**What you will do**
With the pictures left out, retype exactly the lines below starting at the line that contains "Podem participar do" and ending at the line that contains "Capture d'écran d'un tweet de Volkswagen".

**Data shown**

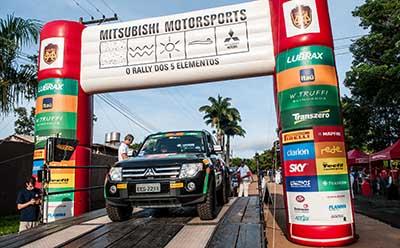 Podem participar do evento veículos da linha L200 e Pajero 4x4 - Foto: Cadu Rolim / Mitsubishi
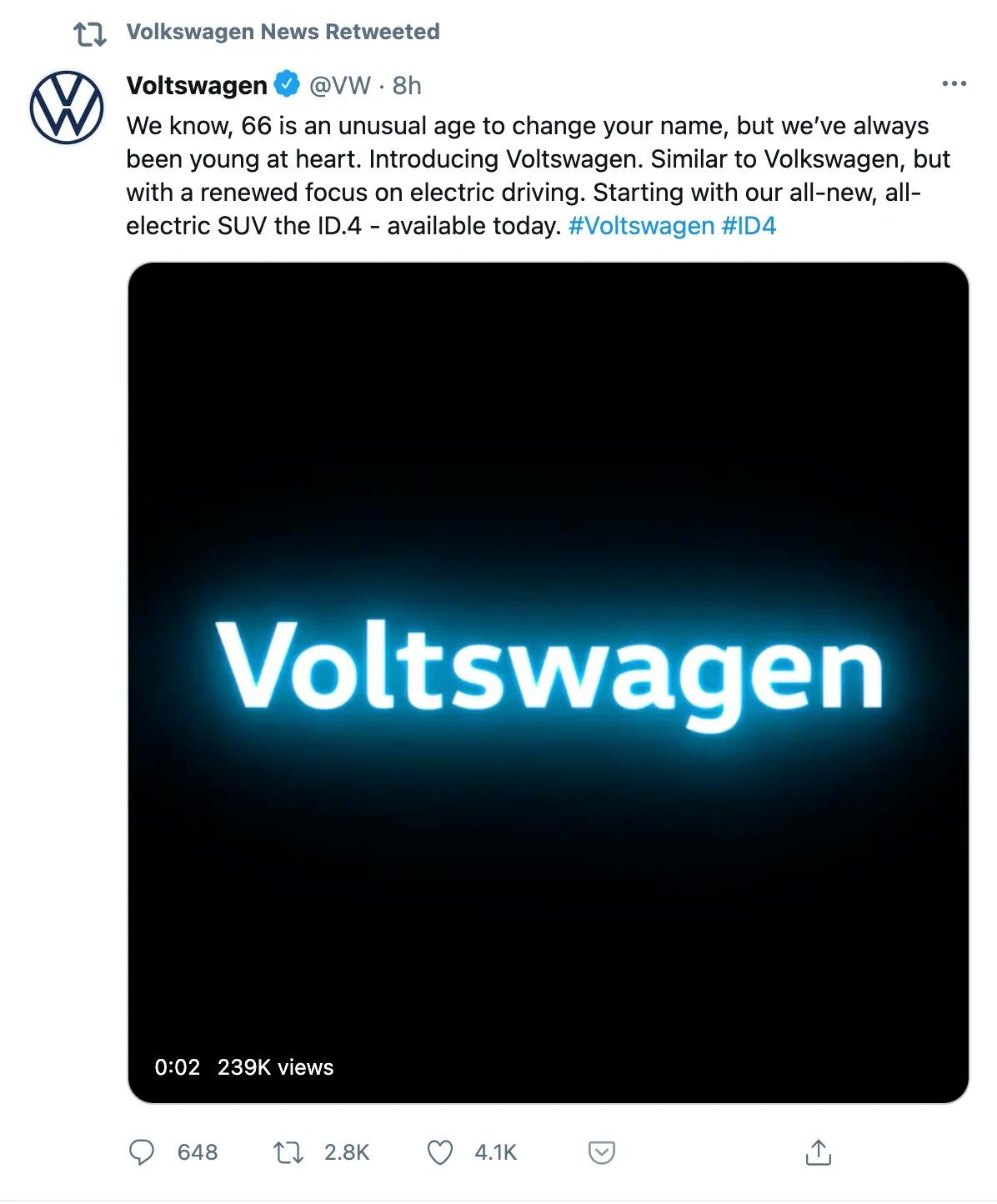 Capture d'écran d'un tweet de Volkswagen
...
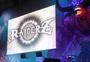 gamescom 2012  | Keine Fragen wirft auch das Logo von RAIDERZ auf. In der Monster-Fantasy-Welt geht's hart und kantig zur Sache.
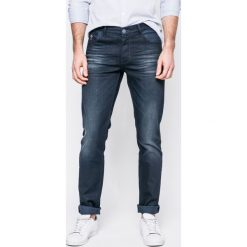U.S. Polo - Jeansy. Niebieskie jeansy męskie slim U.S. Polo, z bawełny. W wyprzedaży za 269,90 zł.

**Output of the task**
 Podem participar do evento veículos da linha L200 e Pajero 4x4 - Foto: Cadu Rolim / Mitsubishi
 Capture d'écran d'un tweet de Volkswagen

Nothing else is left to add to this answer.